気・血・津液についての本文から、「先天の精は生まれた時点で両親から受け継いだもので、腎に保存されている。」を含む語句で始まり「気は大きく宗気、営気、衛気、原気の4つに分類され、肺、脾、腎で生成されます。」で終わる部分を書き直してください。その際、「両親」を「父母」に置き換えてください。

• [本文]
▼
東洋医学概論②~気・血・津液とは~

東洋医学では、人体を構成し、その生存を維持する基本的な要素を「気・血・津液」と表現しています。気・血・津液はそれぞれ独立しているわけではなく、相互に関連しています

今回は、この「気・血・津液」を解説していきます。

目次

気とは

気とは、機能のみに存在するもので、目には見えないもの。また、人体を作り、生命活動を維持する土台。

あざらし

少年ジャンプで出てくる‘‘オーラ‘‘的なものをイメージすれば、概ね正しいのかもしれない、、

人体の気は自然の清気水穀の精微先天の精のいずれかから生成されます。

自然の清気は呼吸で大気から取り込まれる気。
水穀の精微は飲食物から得られる気。
先天の精は生まれた時点で両親から受け継いだもので、腎に保存されている。

あざらし

要は、自然界に‘‘気‘‘は溢れていて、生まれたての赤ちゃんは両親から受け継いだ‘‘先天性の気‘‘がメインで構成されてるけど、成長過程で呼吸したり食事したりで外部から気を取り込んでいくことで、身体を構成する‘‘気‘‘自体が変化してるってことだね

気の種類と働き

気は大きく宗気、営気、衛気、原気の4つに分類され、肺、脾、腎で生成されます。

気の種類生成活動部位働き・機能
 原気 (元気)先天の精に後天の精が注がれて生成腎(丹田)から発し、三焦の働きにより、経絡を介して全身へ生命の原動力。食欲や性欲など欲求をもたらす。原気が旺盛なら五臓六腑の働きもよくて病気にかかりにくいらしい
宗気肺に吸入された清気と水穀の気が結合して生成胸部の中央肺の呼吸作用と心の血を循環させる機能。宗気が弱まると呼吸異常、語声が細くなり、心拍が弱まる
営気水穀の精微から作られる陰性の気と清気で生成血脈中にある気津液を血に変え、血と全身を循環し、臓腑や内外の器官に栄養を送る。
衛気水穀の精微から作られる陽性の気と清気で生成脈外を巡り、体表近くで活動外邪の侵入から全身を保護。肌を温め、汗腺コントロールして皮膚の収縮弛緩にかかわる。
▲
• [提供データ]
▼
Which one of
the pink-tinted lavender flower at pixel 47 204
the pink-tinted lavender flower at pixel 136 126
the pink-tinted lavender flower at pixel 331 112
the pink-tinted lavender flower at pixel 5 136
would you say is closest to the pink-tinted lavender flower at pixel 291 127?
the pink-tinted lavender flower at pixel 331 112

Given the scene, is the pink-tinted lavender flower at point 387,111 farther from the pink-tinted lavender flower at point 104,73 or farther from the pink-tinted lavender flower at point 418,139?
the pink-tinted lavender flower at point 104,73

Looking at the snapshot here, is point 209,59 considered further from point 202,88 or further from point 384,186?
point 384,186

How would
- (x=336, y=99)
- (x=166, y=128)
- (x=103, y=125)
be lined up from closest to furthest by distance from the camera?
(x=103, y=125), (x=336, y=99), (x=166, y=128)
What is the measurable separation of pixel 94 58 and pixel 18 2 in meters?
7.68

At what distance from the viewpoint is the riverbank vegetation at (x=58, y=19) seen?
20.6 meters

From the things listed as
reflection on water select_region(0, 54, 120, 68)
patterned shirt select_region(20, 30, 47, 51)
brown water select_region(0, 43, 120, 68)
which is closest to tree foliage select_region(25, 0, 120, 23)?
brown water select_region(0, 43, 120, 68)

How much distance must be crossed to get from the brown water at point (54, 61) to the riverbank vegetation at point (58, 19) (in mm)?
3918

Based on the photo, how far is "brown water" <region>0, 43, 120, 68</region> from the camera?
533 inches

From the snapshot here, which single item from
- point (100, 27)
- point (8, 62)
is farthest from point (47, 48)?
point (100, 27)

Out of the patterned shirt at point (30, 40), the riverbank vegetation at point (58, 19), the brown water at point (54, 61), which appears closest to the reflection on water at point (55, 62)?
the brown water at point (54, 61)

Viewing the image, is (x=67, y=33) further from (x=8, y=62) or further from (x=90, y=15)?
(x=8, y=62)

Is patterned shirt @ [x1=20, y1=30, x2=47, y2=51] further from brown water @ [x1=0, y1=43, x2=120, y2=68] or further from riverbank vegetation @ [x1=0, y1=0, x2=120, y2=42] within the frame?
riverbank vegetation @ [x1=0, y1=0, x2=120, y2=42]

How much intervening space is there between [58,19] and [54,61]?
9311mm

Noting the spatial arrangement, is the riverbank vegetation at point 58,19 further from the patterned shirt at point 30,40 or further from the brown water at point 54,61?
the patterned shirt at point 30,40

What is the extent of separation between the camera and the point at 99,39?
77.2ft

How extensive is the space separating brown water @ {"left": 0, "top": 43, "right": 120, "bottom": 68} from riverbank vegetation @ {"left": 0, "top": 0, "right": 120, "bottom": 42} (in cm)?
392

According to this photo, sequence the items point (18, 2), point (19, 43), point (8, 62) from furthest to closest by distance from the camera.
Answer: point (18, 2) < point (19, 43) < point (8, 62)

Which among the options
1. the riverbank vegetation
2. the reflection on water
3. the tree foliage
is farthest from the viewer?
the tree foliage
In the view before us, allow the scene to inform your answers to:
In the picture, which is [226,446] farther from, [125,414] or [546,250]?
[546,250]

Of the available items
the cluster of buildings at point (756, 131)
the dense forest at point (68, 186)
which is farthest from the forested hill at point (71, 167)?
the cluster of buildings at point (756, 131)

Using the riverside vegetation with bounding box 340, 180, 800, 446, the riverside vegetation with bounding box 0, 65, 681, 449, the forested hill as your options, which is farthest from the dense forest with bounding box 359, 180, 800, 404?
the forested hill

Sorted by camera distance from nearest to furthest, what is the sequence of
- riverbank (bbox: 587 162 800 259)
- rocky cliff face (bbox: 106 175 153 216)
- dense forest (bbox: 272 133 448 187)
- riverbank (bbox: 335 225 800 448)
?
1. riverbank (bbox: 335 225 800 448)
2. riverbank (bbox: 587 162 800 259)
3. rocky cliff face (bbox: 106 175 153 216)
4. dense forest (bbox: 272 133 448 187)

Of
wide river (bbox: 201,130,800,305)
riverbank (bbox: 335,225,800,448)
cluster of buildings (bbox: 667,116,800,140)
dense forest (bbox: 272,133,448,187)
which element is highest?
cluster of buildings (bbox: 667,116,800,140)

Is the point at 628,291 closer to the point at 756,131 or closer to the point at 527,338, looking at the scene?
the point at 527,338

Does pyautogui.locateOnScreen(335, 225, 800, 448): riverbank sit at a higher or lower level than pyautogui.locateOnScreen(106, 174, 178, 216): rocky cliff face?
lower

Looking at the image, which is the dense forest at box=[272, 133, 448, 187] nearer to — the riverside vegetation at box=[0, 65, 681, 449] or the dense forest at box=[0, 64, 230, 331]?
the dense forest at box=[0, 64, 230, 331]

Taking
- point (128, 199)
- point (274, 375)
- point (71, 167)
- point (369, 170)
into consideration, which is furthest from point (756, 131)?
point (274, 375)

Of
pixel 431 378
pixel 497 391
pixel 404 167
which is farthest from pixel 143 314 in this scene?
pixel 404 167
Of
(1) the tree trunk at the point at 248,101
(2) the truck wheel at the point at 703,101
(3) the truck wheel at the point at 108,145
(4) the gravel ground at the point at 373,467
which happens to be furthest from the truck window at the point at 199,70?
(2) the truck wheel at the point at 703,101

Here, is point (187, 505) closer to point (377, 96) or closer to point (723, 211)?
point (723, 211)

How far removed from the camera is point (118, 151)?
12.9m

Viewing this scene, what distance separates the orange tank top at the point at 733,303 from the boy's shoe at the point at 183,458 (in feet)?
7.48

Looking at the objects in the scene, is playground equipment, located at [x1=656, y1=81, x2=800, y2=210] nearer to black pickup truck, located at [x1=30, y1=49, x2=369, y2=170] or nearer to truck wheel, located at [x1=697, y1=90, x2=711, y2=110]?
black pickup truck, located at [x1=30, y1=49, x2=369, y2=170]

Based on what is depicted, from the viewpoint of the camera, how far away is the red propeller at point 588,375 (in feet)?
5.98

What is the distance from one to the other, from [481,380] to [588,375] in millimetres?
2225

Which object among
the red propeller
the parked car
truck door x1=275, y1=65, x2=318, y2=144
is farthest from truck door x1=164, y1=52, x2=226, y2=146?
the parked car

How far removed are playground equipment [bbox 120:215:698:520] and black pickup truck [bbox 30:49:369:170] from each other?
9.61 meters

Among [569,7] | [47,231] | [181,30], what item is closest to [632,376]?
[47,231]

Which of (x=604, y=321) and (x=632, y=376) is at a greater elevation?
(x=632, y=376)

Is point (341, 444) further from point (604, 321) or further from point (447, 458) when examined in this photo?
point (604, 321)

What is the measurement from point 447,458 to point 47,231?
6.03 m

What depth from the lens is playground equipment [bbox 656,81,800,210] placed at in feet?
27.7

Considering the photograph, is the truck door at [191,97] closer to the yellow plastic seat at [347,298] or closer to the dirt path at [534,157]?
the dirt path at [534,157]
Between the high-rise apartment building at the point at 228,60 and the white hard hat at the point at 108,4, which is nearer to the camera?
▲
• [完成した解答]
先天の精は生まれた時点で父母から受け継いだもので、腎に保存されている。

あざらし

要は、自然界に‘‘気‘‘は溢れていて、生まれたての赤ちゃんは父母から受け継いだ‘‘先天性の気‘‘がメインで構成されてるけど、成長過程で呼吸したり食事したりで外部から気を取り込んでいくことで、身体を構成する‘‘気‘‘自体が変化してるってことだね

気の種類と働き

気は大きく宗気、営気、衛気、原気の4つに分類され、肺、脾、腎で生成されます。